Extend the appellate opinion on Ullmann's settlement, resuming immediately after its final sentence.

═══ DOCUMENT SEGMENT ═══

Before ENGEL, Chief Circuit Judge, MILBURN, Circuit Judge, and DAVID D. DOWD, District Judge* .

PER CURIAM.


Victoria Ullmann appeals from two judgments entered in the United States District Court for the Southern District of Ohio, Western Division. The first judgment granted the motion of defendants Olwine, Connelly, Chase, O'Donnell & Weyher ("Olwine") and Job Taylor III, to enforce the parties' settlement agreement in a Title VII sexual harassment case. The second judgment awarded defendants costs and attorneys' fees pursuant to 28 U.S.C. § 1927, but limited to Ullmann's opposition to defendant's motion to enforce the settlement agreement.

Ullmann, an attorney, was hired by Olwine in February of 1984 to assist in a production of documents in Dayton, Ohio, that Olwine was conducting on behalf of a client. Olwine's activities in Dayton were coordinated by Taylor, a partner in the firm. Approximately one month after she began work for Olwine, Taylor informed Ullmann that she was discharged.

Ullmann filed a charge with the Ohio Civil Rights Commission in September of 1984. She later withdrew her charge and obtained a right to sue letter. She instituted the present action in district court on March 14, 1985, alleging both sexual harassment and contractual violations. Olwine and Taylor responded by filing a motion for summary judgment. In August of 1986, the parties consented to full magistrate jurisdiction and the case was referred to Magistrate Michael Merz for all purposes.

On January 23, 1987 the court granted defendants' summary judgment motion as to the contractual claims and all but two of the sexual harassment claims which proceeded to trial on July 27, 1987. As Ullmann neared completion of her case on the morning of July 28, settlement discussions, at the urging of the Magistrate, began at noon. The parties, through counsel, announced the settlement in open court at 3:00 p.m. July 28, 1987, under which Ullmann agreed to withdraw her sexual harassment claims and the defendants agreed to withdraw their counterclaim for fraud and their motion for sanctions.

The plaintiff, as a part of the settlement agreement, offered the following statement:

MS. ULLMANN: I just wish to make a statement as to why I have chosen to settle this case. My belief in my case therein remains steadfast. I do not believe there are any bases for any rule 11 sanctions in this case, however, with the case from the Sixth Circuit going up to the Supreme Court to set forth the ramification of the proper situation in which Rule 11 will be applied I do not feel, it seems that there might end up being more litigation on the Rule 11 sanctions than on the issues that made a difference to me. Also--I'm sorry.

THE COURT: Take a second, if you wish.

MS. ULLMANN: I'm emotional and this has been with me until today and I would like that to end.

The goals that I wish to accomplish have largely been accomplished. I feel that by continuing to litigate it I will not particularly assist anyone with similar problems, however, by pursuing publications within the ramifications of the agreement with Defendant I believe that there will be more benefit provided to both myself and any one else that wishes to litigate in this area and concerning the low amount of wages that is actually at stake in this matter it seems that it has reached the point of diminishing returns as far as I'm concerned.

═══ DATA PROVIDED ═══

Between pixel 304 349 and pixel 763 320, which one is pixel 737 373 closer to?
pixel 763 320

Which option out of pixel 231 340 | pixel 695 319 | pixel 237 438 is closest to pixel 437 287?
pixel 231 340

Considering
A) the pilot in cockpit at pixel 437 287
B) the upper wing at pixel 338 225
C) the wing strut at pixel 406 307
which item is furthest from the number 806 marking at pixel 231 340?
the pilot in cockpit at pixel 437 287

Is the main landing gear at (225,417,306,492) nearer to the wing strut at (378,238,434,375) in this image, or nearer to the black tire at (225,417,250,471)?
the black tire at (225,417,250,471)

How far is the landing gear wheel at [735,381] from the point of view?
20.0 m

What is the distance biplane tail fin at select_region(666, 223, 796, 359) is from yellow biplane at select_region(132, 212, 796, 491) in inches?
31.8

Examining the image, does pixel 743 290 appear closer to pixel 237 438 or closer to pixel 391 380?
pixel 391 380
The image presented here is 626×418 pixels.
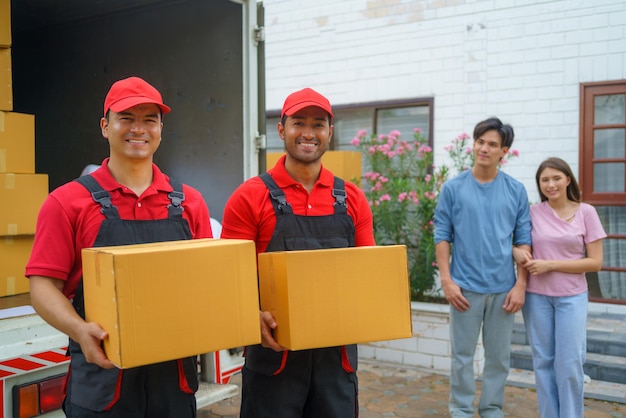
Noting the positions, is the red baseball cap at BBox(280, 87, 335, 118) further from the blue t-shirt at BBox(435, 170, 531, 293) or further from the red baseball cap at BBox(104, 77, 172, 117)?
the blue t-shirt at BBox(435, 170, 531, 293)

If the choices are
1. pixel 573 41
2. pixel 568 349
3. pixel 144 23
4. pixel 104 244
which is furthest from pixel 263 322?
pixel 573 41

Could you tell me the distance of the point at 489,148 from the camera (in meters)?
3.60

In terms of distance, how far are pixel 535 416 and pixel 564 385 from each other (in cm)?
84

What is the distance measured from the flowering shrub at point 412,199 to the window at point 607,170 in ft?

═══

# RESPONSE TO THE EXERCISE:
Counsel for the defendants prepared and submitted settlement papers and releases to counsel for Ullmann. Counsel for Ullmann gave his approval to the documents and forwarded them to Ullman for her approval. She refused to sign. She carried on correspondence with counsel for the defendants explaining her refusal and declared:

I am willing to renegotiate a settlement. The only way I will voluntarily dismiss this complaint without a cash settlement is if Judge Rice, not the magistrate, says that my conduct is sanctionable, that threatening me with $80,000+ of sanctions is appropriate judicial conduct on the part of the magistrate and that your firm has done nothing sanctionable. We can make a joint motion to him to consider our individual Rule 11 motions. As I have indicated, I will be making my own motions if no joint motion is made. Of course, I am always willing to explore other alternatives.

After a conference on August 24, 1987, at which Ullmann reiterated her refusal to comply with the settlement agreement, defendants moved to enforce the settlement and to obtain sanctions against Ullmann. On September 14, 1987 Magistrate Merz ordered Ullmann to comply with the terms of the settlement agreement. Further, on November 24, 1987, he imposed sanctions of $6,565.69 against Ullmann, an amount he determined to be equal to the amount reasonably expended by defendants in enforcing the settlement agreement.

On appeal, Ullmann challenges the judgment enforcing the settlement agreement claiming that Magistrate Merz erred:

1. In failing to recuse himself.

2. In abusing his discretion by indicating during trial and prior to settlement that he would levy sanctions against the plaintiff.

3. In reprimanding the plaintiff regarding her misconduct claim directed to the Magistrate's law clerk.

4. In enforcing the settlement agreement.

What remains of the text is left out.